READING TEXT start

Here to stay...
... gone tomorrow?
WeWork, once valued at $47 billion, filed for bankruptcy on Monday, even as its recently appointed CEO David Tolley reassured tenants the business is "here to stay." The world-spanning office subleasing outfit applied for protection under Chapter 11 of the US Bankruptcy Code and plans to take similar action in Canada. …
"One time I was looking for private office for some medium term project and the prices I got...
Well, it was cheaper to rent a house and "work from home"."
I was supposed to work for a company developing a very interesting generator (still under NDA) The inventor lived in Silicon Valley where the cost of office space is stupid money. The team would have been doing some planning together and then all running off to our own corners to fill in the bits of the hardware design we were hired to come up with. The company did lease a good size home on the edge of the area where we would all stay for a week or so living and working for those periods. We would then go and do work from home as we all had suitable home offices and workspace. The big mechanical stuff was outsourced for the most part and there was a large shop contracted to lease some space to the company that was out of the area and massively less expensive. We would all spend some time there when everything was ready for final assembly and test. The goal was to produce some examples of the patented unit to be able to show real data and sell the whole package off rather than to grow a company to manufacture products. I thought it a wizard move to rent a large house that would work for living and working. We were all within a few hundred miles and the reason to locate anywhere near Silicon Valley was to accommodate the inventor who didn't want to travel or move house. The whole thing fell apart when the business team wasted loads of time and money playing silly tax avoidance games rather than getting on with getting something accomplished.

READING TEXT end

* WRITTEN TASKS:
A – In the WeWork piece, what was the company once valued at?
B – Please pick up the WeWork piece after its last sentence and keep writing it.

RECORD EXCERPTS start

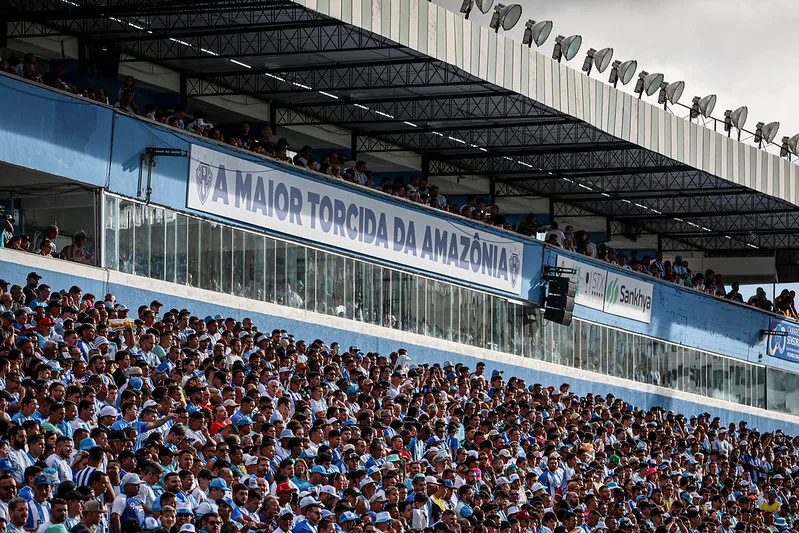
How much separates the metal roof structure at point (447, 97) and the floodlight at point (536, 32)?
965 millimetres

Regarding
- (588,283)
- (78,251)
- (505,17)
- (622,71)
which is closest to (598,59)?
(622,71)

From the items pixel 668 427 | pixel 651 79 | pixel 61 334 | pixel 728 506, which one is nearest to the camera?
pixel 61 334

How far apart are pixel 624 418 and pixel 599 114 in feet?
28.0

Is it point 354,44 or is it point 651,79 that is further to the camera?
point 651,79

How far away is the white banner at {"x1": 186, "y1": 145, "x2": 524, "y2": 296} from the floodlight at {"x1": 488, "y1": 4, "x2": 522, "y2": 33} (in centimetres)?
408

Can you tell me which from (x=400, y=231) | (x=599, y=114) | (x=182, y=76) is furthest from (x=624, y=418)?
(x=182, y=76)

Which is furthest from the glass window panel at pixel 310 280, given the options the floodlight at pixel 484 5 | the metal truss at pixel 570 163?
the metal truss at pixel 570 163

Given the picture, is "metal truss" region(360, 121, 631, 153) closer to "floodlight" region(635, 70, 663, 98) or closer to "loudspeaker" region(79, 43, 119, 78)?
"floodlight" region(635, 70, 663, 98)

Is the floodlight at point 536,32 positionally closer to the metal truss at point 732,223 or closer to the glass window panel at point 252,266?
the glass window panel at point 252,266

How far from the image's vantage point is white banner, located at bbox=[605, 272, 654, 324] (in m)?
35.1

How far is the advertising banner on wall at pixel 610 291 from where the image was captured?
3391 centimetres

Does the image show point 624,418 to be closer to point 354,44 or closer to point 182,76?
point 354,44

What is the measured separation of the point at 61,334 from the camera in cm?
1504

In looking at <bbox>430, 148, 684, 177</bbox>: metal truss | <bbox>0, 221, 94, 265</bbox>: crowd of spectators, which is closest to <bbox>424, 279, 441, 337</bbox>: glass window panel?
<bbox>430, 148, 684, 177</bbox>: metal truss
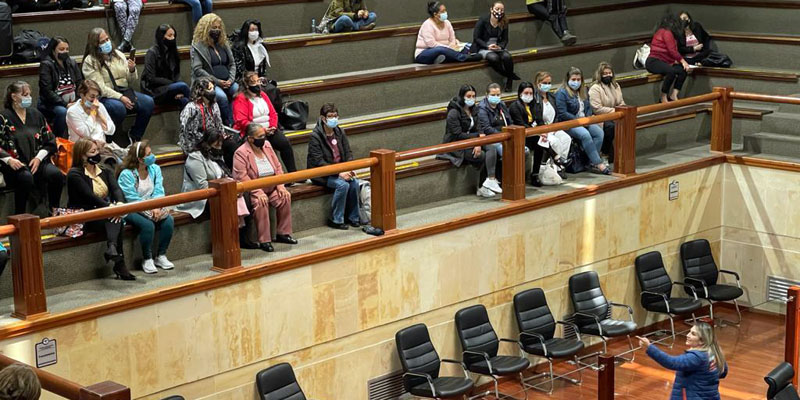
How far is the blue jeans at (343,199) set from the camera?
32.3ft

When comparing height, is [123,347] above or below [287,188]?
below

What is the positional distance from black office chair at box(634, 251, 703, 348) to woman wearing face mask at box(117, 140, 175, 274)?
5.35 meters

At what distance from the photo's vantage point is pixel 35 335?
7668mm

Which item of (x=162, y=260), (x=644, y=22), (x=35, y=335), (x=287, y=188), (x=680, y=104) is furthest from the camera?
(x=644, y=22)

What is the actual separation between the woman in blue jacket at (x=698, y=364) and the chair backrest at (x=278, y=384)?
2.65 meters

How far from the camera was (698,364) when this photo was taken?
8523 millimetres

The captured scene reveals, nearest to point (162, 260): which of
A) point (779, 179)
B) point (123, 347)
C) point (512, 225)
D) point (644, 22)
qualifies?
point (123, 347)

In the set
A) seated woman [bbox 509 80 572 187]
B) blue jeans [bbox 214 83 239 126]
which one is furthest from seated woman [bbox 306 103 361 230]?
seated woman [bbox 509 80 572 187]

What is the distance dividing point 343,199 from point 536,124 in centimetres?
251

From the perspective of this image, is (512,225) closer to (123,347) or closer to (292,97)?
(292,97)

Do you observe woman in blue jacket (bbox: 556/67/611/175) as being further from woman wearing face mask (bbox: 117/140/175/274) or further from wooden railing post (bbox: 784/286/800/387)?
woman wearing face mask (bbox: 117/140/175/274)

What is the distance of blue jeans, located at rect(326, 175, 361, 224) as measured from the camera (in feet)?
32.3

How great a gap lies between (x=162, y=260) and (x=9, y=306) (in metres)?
1.23

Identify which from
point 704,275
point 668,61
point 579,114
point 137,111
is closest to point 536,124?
point 579,114
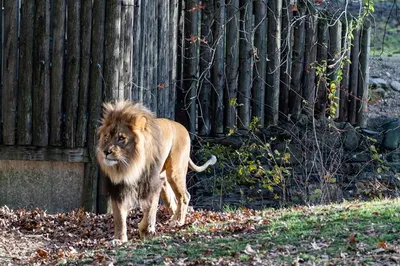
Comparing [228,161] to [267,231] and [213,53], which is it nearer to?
[213,53]

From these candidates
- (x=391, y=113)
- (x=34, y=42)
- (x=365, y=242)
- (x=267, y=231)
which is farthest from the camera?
(x=391, y=113)

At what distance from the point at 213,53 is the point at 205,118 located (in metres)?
1.27

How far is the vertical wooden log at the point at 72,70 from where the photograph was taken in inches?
475

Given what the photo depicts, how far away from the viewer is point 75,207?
1227 cm

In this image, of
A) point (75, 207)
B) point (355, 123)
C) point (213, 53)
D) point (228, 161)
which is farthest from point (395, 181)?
point (75, 207)

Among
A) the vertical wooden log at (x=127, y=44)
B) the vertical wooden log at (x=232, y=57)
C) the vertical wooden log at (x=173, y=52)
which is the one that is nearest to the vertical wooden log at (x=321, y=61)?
the vertical wooden log at (x=232, y=57)

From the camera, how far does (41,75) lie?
477 inches

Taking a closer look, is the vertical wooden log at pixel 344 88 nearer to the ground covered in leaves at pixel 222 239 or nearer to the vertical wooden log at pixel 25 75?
the ground covered in leaves at pixel 222 239

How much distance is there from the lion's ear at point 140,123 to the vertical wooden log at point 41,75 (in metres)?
2.32

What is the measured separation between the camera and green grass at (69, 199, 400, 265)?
803 cm

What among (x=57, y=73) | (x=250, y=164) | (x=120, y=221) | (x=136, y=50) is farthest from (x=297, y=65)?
(x=120, y=221)

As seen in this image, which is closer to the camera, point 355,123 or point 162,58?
point 162,58

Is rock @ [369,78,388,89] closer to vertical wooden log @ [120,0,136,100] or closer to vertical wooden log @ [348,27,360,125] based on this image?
vertical wooden log @ [348,27,360,125]

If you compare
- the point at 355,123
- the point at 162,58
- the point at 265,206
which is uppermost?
the point at 162,58
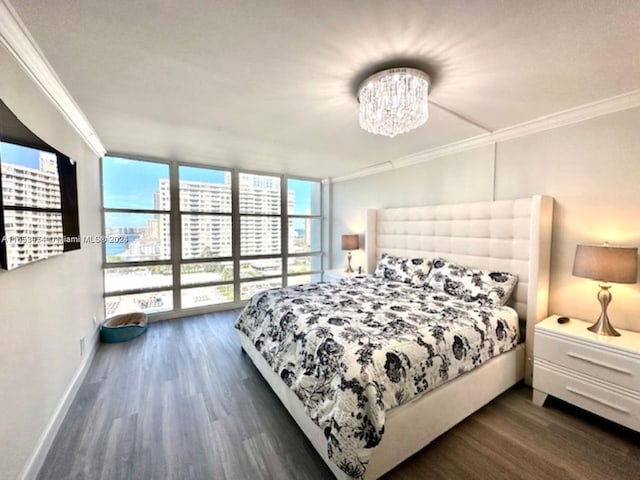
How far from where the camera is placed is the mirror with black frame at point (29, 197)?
121 centimetres

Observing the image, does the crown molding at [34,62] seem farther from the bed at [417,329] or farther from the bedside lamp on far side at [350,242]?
the bedside lamp on far side at [350,242]

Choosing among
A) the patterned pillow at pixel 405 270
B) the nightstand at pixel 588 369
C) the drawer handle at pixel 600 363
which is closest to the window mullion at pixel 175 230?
the patterned pillow at pixel 405 270

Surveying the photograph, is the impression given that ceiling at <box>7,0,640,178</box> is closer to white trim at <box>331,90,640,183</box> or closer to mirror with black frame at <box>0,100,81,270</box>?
white trim at <box>331,90,640,183</box>

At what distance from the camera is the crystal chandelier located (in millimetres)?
1617

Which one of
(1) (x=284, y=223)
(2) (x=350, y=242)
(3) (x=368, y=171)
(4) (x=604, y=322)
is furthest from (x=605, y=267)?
(1) (x=284, y=223)

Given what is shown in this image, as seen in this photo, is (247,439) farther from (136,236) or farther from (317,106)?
(136,236)

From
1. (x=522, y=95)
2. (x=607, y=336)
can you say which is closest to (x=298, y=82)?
(x=522, y=95)

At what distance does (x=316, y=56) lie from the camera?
4.99 ft

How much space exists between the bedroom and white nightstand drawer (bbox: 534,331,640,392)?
498 millimetres

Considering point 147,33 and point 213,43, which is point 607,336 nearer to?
point 213,43

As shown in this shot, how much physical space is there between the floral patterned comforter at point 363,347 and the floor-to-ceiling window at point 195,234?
6.18 feet

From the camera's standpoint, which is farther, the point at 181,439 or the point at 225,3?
the point at 181,439

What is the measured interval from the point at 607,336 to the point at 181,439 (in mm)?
3028

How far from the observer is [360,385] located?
1.35m
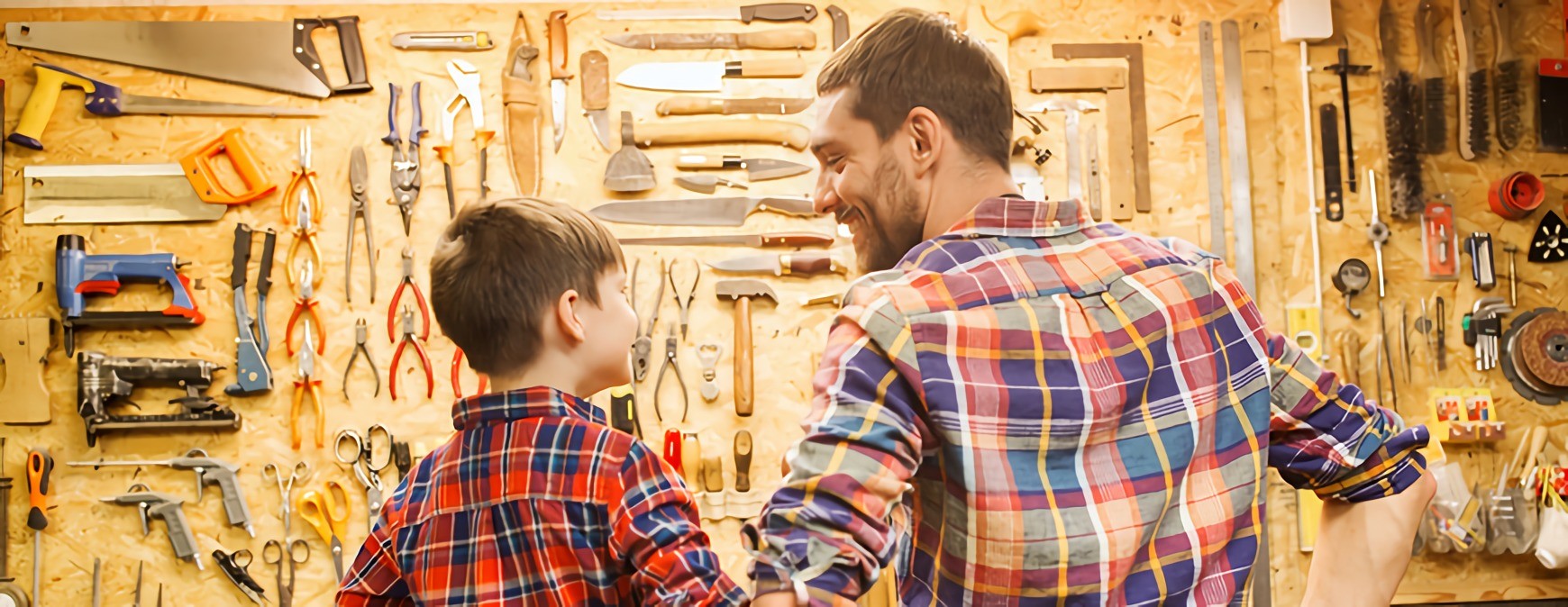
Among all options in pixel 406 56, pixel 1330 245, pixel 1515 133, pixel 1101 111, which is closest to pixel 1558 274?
pixel 1515 133

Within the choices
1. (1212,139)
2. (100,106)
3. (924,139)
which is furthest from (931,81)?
(100,106)

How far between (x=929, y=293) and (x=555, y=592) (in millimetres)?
603

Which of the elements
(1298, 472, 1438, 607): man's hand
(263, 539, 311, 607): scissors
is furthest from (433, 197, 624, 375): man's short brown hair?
(263, 539, 311, 607): scissors

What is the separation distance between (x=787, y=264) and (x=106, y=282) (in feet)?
6.29

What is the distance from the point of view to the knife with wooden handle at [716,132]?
321 centimetres

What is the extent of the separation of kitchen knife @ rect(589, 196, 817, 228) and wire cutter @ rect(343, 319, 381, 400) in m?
0.73

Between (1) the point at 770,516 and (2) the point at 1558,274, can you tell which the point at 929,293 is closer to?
(1) the point at 770,516

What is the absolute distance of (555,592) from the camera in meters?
1.20

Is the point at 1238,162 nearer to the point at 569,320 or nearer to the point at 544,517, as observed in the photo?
the point at 569,320

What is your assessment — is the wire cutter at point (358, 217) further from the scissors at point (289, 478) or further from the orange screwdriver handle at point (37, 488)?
the orange screwdriver handle at point (37, 488)

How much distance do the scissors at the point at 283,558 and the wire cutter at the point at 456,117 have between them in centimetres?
102

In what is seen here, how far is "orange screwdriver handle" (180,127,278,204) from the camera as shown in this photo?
3.18 metres

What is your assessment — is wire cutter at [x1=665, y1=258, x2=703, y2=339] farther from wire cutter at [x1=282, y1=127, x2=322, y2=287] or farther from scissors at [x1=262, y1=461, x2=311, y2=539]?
scissors at [x1=262, y1=461, x2=311, y2=539]

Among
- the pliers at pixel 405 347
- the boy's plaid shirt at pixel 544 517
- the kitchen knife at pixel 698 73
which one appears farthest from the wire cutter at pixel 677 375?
the boy's plaid shirt at pixel 544 517
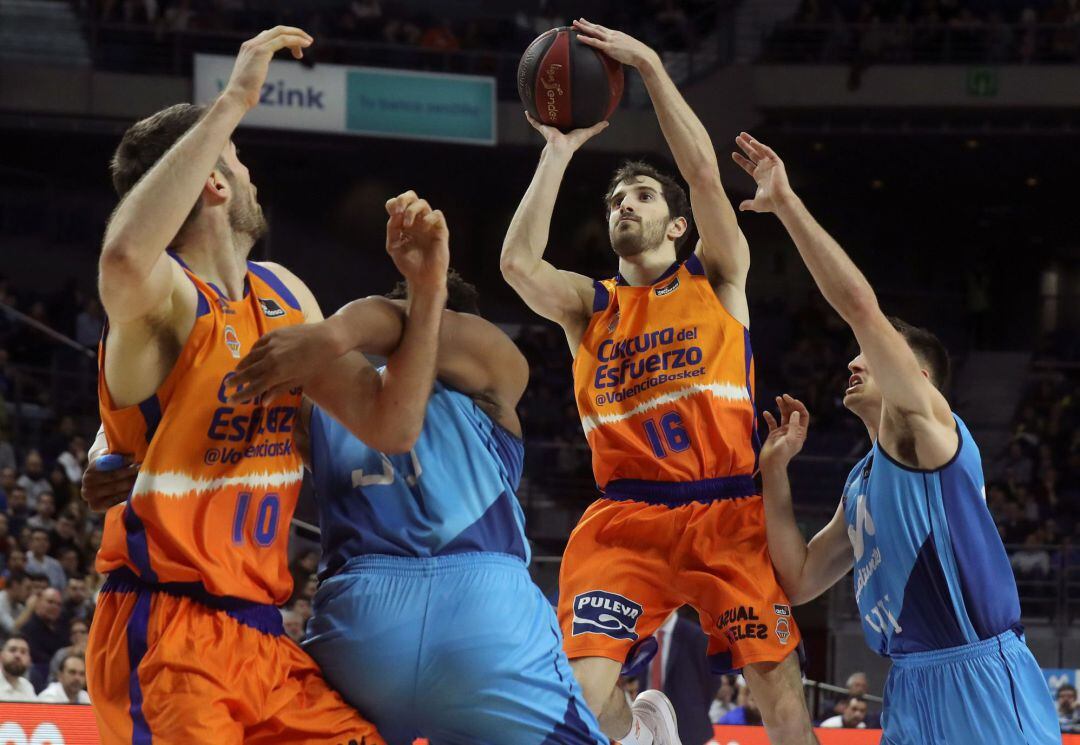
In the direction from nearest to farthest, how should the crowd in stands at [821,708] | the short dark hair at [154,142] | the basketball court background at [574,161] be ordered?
the short dark hair at [154,142], the crowd in stands at [821,708], the basketball court background at [574,161]

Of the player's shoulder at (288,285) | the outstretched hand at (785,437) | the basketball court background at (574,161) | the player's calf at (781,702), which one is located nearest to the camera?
the player's shoulder at (288,285)

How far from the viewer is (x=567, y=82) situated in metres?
5.45

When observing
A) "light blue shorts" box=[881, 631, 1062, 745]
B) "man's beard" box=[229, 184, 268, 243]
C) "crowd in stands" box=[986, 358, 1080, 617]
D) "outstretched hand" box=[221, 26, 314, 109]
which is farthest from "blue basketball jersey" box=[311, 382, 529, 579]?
"crowd in stands" box=[986, 358, 1080, 617]

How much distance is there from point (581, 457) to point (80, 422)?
5623 millimetres

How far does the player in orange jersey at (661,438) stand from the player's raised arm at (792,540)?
0.07m

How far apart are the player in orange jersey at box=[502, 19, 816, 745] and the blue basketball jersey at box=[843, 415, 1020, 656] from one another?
2.52 ft

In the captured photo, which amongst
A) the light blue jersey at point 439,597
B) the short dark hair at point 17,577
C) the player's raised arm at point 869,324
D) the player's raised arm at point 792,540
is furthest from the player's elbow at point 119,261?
the short dark hair at point 17,577

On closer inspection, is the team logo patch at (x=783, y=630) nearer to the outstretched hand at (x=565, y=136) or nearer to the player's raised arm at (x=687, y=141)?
the player's raised arm at (x=687, y=141)

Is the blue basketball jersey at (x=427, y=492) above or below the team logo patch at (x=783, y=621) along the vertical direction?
above

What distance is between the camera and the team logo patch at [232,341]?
3248mm

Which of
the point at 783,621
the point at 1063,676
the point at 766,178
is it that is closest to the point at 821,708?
the point at 1063,676

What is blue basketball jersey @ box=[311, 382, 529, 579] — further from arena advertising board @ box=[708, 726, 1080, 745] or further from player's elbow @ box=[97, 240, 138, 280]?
arena advertising board @ box=[708, 726, 1080, 745]

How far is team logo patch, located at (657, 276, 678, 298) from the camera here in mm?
5488

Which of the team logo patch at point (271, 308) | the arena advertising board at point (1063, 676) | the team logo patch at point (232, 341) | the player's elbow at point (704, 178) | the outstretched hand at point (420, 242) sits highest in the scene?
the player's elbow at point (704, 178)
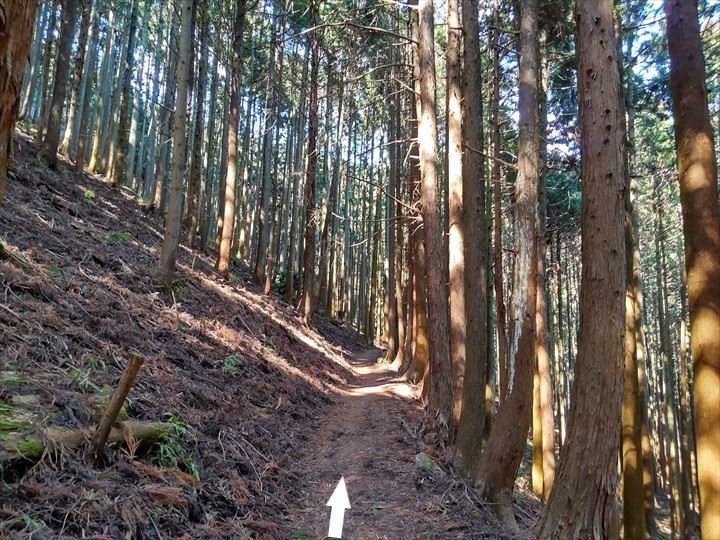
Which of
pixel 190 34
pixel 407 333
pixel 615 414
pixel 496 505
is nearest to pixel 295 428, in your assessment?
pixel 496 505

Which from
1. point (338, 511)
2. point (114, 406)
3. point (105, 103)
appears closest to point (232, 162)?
point (338, 511)

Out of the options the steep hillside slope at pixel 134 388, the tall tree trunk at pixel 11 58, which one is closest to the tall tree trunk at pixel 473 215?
the steep hillside slope at pixel 134 388

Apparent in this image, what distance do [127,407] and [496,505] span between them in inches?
190

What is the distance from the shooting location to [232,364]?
8.52 metres

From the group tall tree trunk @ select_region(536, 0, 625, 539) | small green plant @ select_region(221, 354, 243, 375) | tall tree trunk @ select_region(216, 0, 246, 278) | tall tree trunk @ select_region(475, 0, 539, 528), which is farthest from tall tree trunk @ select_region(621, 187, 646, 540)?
tall tree trunk @ select_region(216, 0, 246, 278)

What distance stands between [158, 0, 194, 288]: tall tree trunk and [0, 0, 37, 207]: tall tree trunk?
715cm

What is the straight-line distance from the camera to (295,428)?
8.28 metres

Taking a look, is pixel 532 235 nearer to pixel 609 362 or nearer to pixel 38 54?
pixel 609 362

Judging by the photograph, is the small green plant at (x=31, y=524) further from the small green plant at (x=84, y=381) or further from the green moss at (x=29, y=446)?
the small green plant at (x=84, y=381)

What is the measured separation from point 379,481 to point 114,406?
4.02 metres

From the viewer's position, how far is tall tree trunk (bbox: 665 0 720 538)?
398 centimetres

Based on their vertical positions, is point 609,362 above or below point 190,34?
below

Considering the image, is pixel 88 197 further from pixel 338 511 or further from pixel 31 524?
pixel 31 524

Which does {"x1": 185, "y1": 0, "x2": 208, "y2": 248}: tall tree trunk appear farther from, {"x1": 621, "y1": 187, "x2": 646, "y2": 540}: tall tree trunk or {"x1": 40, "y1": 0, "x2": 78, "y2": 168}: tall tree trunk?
{"x1": 621, "y1": 187, "x2": 646, "y2": 540}: tall tree trunk
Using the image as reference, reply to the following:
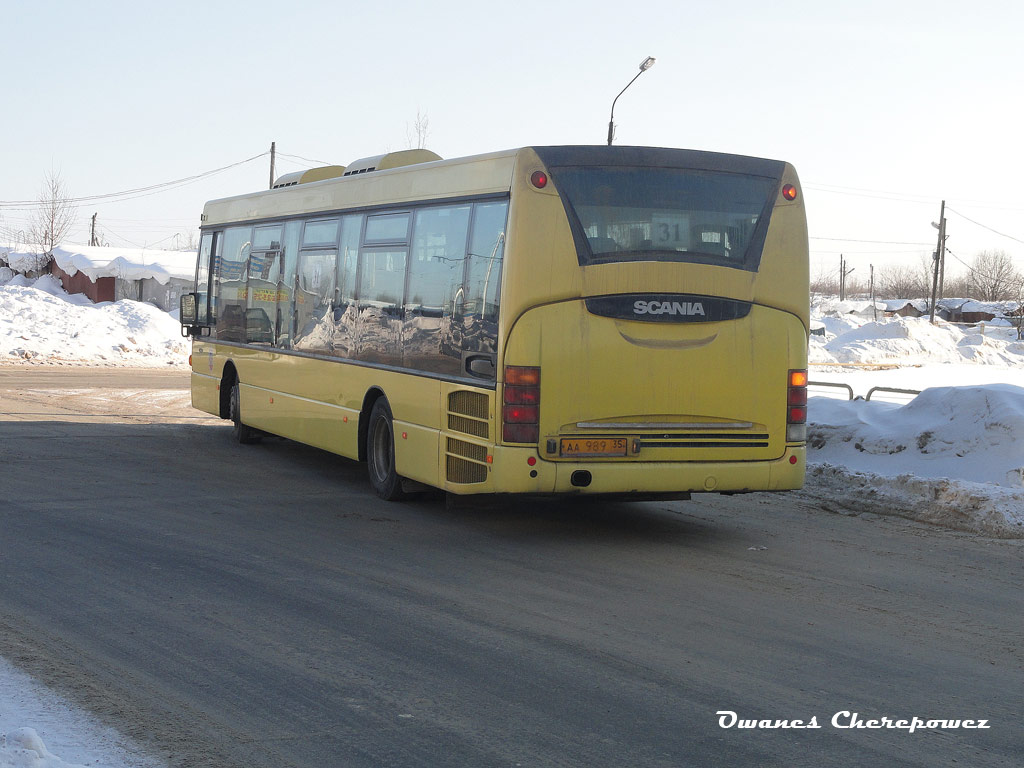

RECORD EXCERPTS end

* ANSWERS PROVIDED:
A – $47 billion.

B –
I've seen some of these shared workspaces that can be described more like 20-something fun centers with a veneer of businessy stuff.
One of my clients has an office in a shared environment and it works out great for them. They have amenities such as meeting rooms that they can book as needed, but don't have to pay for full time as they would if they were in their own offices. There's also a kitchen area with vending for fizzy drinks and snacks, a microwave, fridge, counter and a toaster oven. Maintenance for the building is provided so they don't have to have their own cleaners or contract with a firm to keep the place tidy.
I've seen advertisements for shared offices that also includes receptionist services, copying/printshop, package shipping/receiving and mail services. A couple of independent attorneys I've interviewed have this sort of space but do a lot of their work at home. Being blood-sucking attorneys, they don't want to hand out their home address, but most of their work is research, writing and reviewing, they only need an office to meet with people and get away from home if there are too many distractions when they need to concentrate. All of the other office functions are there for them on demand.
The concept of wide open coffee shop-esque working environments with lots of diversions such as ping pong, privacy pods and slides isn't often conducive to getting work done. It's a fantastic way to hang out with people, but to get paid, one must accomplish work and those places aren't good for that. If they were, every big company would have those sorts offerings instead of long rows of tables barely adequate enough to plonk down a laptop with noise cancelling headphones on and slave away doing .... what is it that those rows of people are doing? If you don't need an office or at least a cubicle and just stare at a laptop all day, working from home is going to be much better.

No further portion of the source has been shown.